The amount of satellite data in Earth Observation (EO) is rapidly increasing, providing scientists with new opportunities to study how climate, weather events, and direct anthropogenic factors affect the Earth’s surface. However, the urgency for more accurate and holistic studies drives growth in the size of analyzed data sets (i.e., higher spatial resolution, larger study areas, increasing temporal depth) and complexity of analysis, leading to more complex and more data-intensive workflows. Analyzing such large data sets requires distributed computing resources, which are hard to program and often require specialized expertise to achieve satisfying runtimes. As a result, Earth Observation data to-date are often underused.

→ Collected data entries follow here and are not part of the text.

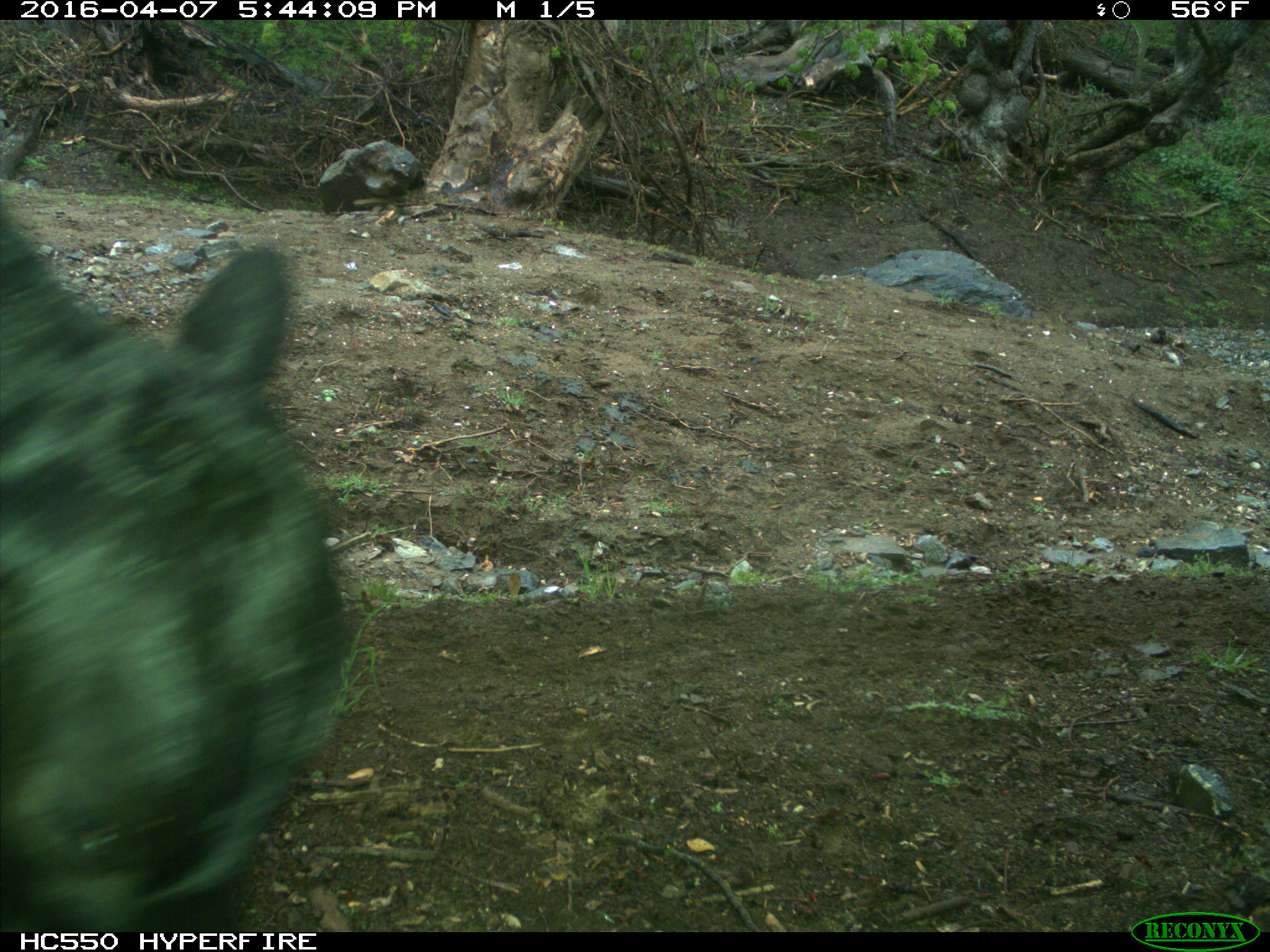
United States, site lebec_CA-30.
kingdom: Animalia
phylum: Chordata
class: Mammalia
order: Artiodactyla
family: Bovidae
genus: Bos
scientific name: Bos taurus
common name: domestic cow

Recently, scientific workflow management systems (SWMS) emerged as a new programming paradigm for complex analysis pipelines over large data sets executed on distributed compute resources. They promise simple development, improved portability across systems, automatic scalability on different infrastructures, easier reuse of workflows, and reproducibility of analysis results. As such, using SWMS for EO analysis can boost the more efficient use of EO data and facilitate the dissemination of standardized data pre-processing and processing pipelines.
In this book chapter, we delve into the application of SWMS for Earth Observation. Specifically, we describe three research projects in which we used Nextflow, a popular open source scientific workflow engine, for programming portable and scalable data analysis pipelines. To this end, we describe SWMS in general and specifically Nextflow regarding their suitability for EO data analysis, and give practical examples to highlight advantages and challenges when using SWMS for analyzing large sets of satellite images.